#### Task brief
Leaving out the images, return the data below exactly as it is written.

Captioned web images:
--- START ---

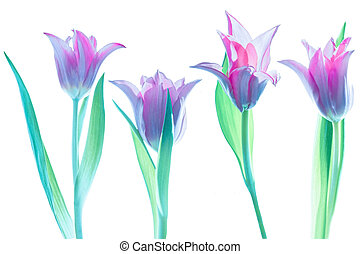 blanc, tulipes, fond, rose, isolé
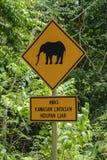 Die Elefanten, die kreuzen, Verkehrsschild herein Nationalpark Endau Rompin, Johor, Malaysia Stockfoto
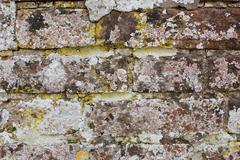 Weathered brick wall covered in lichen Stock Photos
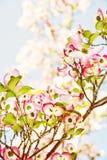 Cornus florida - Flowering dogwood, photo filter Stock Images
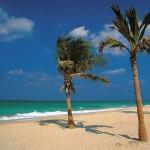 Sharjah – im, auf und unter Wasser an zwei Küsten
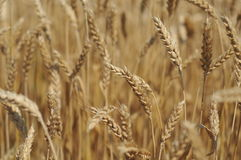 Field corn. A field of golden wheat in Vojvodina Stock Photography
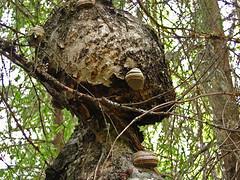 Koivutar (Janne Maikkula) Tags: nature koivu branches figure birch kesä bough luonto pahka oksa profiili hahmo oksat tuohi kääpä ikithule
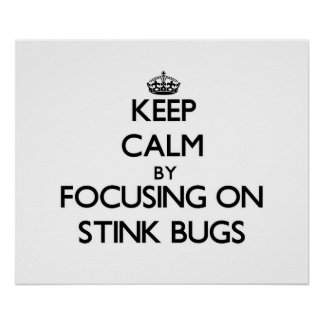 Keep Calm by focusing on Stink Bugs Poster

--- END ---

#### Exercise solution
 blanc, tulipes, fond, rose, isolé
 Die Elefanten, die kreuzen, Verkehrsschild herein Nationalpark Endau Rompin, Johor, Malaysia Stockfoto
 Weathered brick wall covered in lichen Stock Photos
 Cornus florida - Flowering dogwood, photo filter Stock Images
 Sharjah – im, auf und unter Wasser an zwei Küsten
 Field corn. A field of golden wheat in Vojvodina Stock Photography
 Koivutar (Janne Maikkula) Tags: nature koivu branches figure birch kesä bough luonto pahka oksa profiili hahmo oksat tuohi kääpä ikithule
 Keep Calm by focusing on Stink Bugs Poster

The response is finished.